The British deposed Chait Singh in 1781, and under his heir Mahip Narayan Singh, took administrative control over most of the territory, organizing it into Benares Division, comprising four districts: Benares, Ghazipur, Jaunpur, and Mirzapur. The rajas, later maharajas, of Benares retained certain administrative rights and revenues within the division, and directly governed a portion of the division, known as the Benares Estate. The rajas' principal residence was at Ramnagar, across the Ganges River from Benares. Ballia district was separated from Ghazipur in 1879.

The Division had an area of 10,431 square miles, and was part of the United Provinces of British India. The administrative headquarters was at Benares.

The Division's population was 4,395,252 in 1872, 5,178,005 in 1881, 5,368,480 in 1891, and 5,069,020 in 1901. The decrease from 1891 to 1901 was attributed to an epidemic of fever following disastrous floods in 1894, and to famine and emigration. The 1901 census recorded the division's population as 91% Hindu, not quite 9% Muslim, with small populations of Christians and Sikhs.

In 1911, the Benares Estate, which included two areas governed directly by the Maharajas, was separated from the division to form the Princely State of Benares.

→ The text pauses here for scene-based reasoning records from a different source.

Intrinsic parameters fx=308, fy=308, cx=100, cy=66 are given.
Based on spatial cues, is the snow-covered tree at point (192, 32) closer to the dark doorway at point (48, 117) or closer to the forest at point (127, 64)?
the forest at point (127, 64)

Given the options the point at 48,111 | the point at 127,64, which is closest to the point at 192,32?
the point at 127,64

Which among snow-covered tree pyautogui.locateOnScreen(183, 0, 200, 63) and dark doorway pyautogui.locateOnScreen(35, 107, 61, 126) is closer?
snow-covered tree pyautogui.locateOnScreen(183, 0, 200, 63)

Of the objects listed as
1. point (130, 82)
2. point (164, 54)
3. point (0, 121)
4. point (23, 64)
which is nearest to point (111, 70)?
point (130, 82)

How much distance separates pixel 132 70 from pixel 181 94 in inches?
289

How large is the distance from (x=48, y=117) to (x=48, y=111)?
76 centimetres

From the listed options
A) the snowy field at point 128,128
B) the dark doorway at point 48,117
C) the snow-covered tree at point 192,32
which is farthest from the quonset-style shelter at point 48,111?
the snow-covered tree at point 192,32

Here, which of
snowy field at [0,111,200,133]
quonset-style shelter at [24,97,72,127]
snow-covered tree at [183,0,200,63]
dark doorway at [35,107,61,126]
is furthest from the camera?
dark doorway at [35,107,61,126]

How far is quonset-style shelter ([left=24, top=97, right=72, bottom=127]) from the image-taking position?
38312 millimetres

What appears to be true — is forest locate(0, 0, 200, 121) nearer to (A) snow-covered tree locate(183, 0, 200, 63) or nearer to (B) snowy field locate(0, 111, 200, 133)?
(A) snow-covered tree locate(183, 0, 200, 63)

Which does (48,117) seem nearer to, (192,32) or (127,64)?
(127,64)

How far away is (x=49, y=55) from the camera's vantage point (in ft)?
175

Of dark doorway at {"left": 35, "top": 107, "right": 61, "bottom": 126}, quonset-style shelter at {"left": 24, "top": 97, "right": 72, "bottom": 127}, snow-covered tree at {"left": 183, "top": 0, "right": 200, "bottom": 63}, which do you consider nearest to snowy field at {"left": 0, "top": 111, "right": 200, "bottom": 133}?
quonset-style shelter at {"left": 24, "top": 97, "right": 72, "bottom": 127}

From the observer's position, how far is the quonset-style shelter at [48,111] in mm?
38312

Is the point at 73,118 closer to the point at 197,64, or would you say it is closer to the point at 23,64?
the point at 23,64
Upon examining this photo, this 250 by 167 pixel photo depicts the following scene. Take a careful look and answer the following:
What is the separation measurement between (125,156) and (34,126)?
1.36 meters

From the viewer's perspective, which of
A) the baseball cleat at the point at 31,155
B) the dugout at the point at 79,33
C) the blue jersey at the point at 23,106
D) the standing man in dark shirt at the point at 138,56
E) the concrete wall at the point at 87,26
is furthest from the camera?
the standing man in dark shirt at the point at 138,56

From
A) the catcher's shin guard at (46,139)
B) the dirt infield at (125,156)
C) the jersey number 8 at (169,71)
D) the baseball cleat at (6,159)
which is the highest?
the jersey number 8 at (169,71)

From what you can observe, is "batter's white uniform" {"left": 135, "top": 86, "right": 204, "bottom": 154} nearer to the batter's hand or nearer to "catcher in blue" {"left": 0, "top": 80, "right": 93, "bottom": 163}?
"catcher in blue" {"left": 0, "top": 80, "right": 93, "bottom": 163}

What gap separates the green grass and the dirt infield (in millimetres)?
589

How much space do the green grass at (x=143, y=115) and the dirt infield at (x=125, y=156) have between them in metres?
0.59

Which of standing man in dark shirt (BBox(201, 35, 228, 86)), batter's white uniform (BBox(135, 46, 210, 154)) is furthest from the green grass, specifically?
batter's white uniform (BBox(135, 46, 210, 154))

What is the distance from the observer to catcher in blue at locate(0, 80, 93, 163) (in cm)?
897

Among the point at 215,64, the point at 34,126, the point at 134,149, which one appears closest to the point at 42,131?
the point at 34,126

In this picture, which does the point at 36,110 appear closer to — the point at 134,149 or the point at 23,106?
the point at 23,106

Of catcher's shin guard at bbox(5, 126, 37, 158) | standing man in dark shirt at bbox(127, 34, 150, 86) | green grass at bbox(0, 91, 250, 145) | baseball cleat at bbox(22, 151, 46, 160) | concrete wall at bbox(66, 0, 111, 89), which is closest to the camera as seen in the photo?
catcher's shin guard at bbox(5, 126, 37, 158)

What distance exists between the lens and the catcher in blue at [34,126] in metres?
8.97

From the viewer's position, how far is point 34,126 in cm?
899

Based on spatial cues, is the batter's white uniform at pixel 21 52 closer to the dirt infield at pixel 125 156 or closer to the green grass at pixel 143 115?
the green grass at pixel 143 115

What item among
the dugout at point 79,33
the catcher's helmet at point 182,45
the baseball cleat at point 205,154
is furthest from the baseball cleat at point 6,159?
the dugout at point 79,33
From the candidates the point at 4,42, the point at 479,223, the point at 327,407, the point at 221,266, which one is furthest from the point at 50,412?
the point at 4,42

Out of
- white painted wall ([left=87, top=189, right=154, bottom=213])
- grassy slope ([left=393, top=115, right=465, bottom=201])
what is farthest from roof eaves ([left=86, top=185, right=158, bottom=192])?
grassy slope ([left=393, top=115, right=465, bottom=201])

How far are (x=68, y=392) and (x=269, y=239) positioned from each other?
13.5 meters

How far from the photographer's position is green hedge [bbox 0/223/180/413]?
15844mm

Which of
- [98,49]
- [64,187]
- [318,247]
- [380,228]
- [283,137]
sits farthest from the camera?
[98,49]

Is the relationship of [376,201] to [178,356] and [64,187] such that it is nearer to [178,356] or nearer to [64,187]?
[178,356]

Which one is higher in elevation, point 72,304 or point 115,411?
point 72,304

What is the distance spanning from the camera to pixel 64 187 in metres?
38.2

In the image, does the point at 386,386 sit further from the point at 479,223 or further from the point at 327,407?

In 1947, after India became independent, United Provinces of Agra and Oudh were renamed Uttar Pradesh. In 1948, the Maharaja of Benares (i.e. King of Varanasi) acceded to the Government of India, and Benares State was reintegrated into the Benares division, with the western portion becoming Bhadohi tehsil and the eastern portion becoming Chania tehsil of Varanasi district.

In 1989, the southeastern portion of Mirzapur district was separated into Sonbhadra district. In 1994, Bhadohi (officially known as Sant Ravidas Nagar) was separated from Varanasi district. In 1997, Chandauli district was separated from Varanasi district.

After 2000, Varanasi division was reduced in size, with the districts of Bhadohi, Mirzapur, and Sonbhadra separated into the Mirzapur division, and Ballia district was made a part of Azamgarh division.

==Geographical indication==
===Banaras Pan (Betel Leaf)===
Banaras Pan (Betel Leaf) was awarded the Geographical Indication (GI) status tag from the Geographical Indications Registry, under the Union Government of India, on 31 March 2023. It thus became the first Betel leaf variety from Uttar Pradesh and the 47th type of goods from Uttar Pradesh to earn the GI tag.